Taiwan’s Lo finishes second in world’s longest road race

Taiwanese ultra-marathon runner Lo Wei-ming (???) on Saturday finished second among seven runners in a 52-day road race in New York, becoming the first Asian to have completed the 4,989-km run.

Holding the country's national flag and wearing sandals, Lo was cheered by the crowd as he passed the finish line of the 25th Annual Sri Chinmoy Self-Transcendence 3100 Mile Race, clocking 48 days, 11 hours, 52 minutes and 1 second.

"Wei-ming has been a real ambassador for the sport of super-long distance running, as well as for his Taiwan heritage and community," according to the organizer in its day 48 online update for the event, which started on Sept. 5.

Lo finished behind Italy's Andrea Marcato -- who completed the race in 42 days, 17 hours, 38 minutes and 38 seconds, and who also won last year's event -- and ranked 25th among participants of all time.

Lo thanked his supporters and said the key for him in finishing the race was the motto of "gratitude, peace, purity and discipline" he learned from the event's initiator Sri Chinmoy.

He said the biggest challenge for him in the competition was to face the unknown, and that he had learned to maintain a peaceful state of mind.

Participants had to run laps for at least 95.9 km every day to complete the race held in a high school in Queens, which organizers say has been certified as the world's longest road race.

The race started at 6 a.m. every day, and runners could run throughout the day until midnight, taking breaks as needed, organizers said.
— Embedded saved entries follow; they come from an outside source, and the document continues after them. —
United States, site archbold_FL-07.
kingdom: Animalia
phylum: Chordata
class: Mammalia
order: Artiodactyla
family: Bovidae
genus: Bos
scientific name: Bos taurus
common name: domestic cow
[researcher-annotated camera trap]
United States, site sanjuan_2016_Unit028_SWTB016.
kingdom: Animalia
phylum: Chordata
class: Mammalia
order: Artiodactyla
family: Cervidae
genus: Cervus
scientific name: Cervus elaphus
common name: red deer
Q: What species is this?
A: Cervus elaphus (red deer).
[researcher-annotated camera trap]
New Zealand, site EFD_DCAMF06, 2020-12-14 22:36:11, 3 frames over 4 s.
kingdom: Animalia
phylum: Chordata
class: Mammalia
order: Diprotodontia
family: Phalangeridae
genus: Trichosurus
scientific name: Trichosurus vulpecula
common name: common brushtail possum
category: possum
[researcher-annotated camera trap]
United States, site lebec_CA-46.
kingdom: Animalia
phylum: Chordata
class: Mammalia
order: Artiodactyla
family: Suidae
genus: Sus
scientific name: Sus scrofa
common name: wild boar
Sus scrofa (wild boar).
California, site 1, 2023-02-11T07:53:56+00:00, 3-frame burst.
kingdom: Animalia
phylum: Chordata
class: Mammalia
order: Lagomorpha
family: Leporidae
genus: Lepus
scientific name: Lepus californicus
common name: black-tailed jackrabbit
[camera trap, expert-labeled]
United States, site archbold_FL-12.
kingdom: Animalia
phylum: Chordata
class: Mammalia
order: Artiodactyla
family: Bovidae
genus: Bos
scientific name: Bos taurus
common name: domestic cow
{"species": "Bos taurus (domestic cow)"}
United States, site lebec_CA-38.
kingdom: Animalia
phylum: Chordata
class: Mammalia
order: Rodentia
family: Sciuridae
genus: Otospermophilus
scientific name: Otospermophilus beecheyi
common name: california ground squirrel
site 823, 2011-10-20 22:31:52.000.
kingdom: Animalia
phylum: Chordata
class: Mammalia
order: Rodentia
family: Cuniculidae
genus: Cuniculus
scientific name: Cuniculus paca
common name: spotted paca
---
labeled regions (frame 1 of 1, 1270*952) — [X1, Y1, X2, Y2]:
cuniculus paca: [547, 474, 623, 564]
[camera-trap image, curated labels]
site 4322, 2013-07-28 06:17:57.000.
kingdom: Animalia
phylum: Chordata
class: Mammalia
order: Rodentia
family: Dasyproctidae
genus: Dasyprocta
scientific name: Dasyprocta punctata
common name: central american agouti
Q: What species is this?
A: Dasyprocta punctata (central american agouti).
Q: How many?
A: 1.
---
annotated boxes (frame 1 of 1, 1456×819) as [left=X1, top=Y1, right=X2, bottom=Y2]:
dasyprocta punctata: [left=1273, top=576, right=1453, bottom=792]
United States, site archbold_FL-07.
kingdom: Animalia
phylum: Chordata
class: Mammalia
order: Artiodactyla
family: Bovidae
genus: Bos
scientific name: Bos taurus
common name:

While it is manageable for ultra-marathon runners to log 100 km per day, to do so for 52 days in a row is not easy, Lo said.

This is why it is important to keep "disciplined," he said, running neither too much nor too little every day.

"I kept a high degree of discipline to manage my performance. I told myself when encountering extreme pain that 'this was my choice and enjoy it' and succeeded," he said.